I’ve been doing some thinking about blogging since my liberation therefrom. That, of course, means research. My curiosity knows no bounds, I’ve been told.

I’ve wondered at my lack of number generation. I stopped writing for a online magazine because they wanted me to write “rants”. I remember when the editor-in-chief told me they were looking for rants I had to ask what she meant. Pretty much what she meant was “A rant or harangue is a monologue that does not present a well-researched and calm argument; rather, it is typically an attack on an idea, a person or an institution, and very often lacks proven claims.

“Some rants are used not to attack something, but to defend an individual, idea or organization. Rants of this type generally occur after the subject has been attacked by another individual or group.

“Rants are used often in situations requiring monologue. Comedians, such as Lewis Black or Rick Mercer, use rants as a way to get their message or punch-line across to the listening audience.”

I like Lewis Black’s comedy. Not sure if I’ve ever seen Rick Mercer. I also recognize (in Lewis Black’s case) that much of his rants are well researched. To me, it’s that research that makes it worth waiting for his punchline.

But the problem for me in ranting was the “…does not present a well-researched and calm argument; rather, it is typically an attack on an idea, a person or an institution, and very often lacks proven claims.”

Well, heck…why would I waste my time on a not well researched attack on someone or something, especially when they or it are not there to defend themselves?

So I began to wonder…

I don’t get a lot of comments on my blogs. I do get lots of emails about them. I compared what happens on my blogs to what happens on other people’s blogs. I have about 300 blogs in my reader, about 30 are from research institutions and are really updates on what they’re doing, who’s presenting, who’s coming and going. There’s not a lot of comments. I’d call them “news” feeds more than anything else.

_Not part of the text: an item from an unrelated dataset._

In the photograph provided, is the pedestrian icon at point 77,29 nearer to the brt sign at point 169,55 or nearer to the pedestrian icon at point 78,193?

There’s probably another 30 or so that are industry specific. Again, they’re more newsfeeds than blogs as I understand blogs. Another 30 or so are written by multiple authors or contributors.

I don’t follow any of these blogs daily. Heck, I don’t follow these blogs monthly. Or quarterly. I open up my reader every once in a while when there’s a break in my work and see what’s out there. “…a break in my work…” translates to maybe once or twice a year. I most often get my information from journals (Nature, Science, Journal of Consciousness Studies, Cybernetics and Human Knowing, Perception and Physical Reality, …).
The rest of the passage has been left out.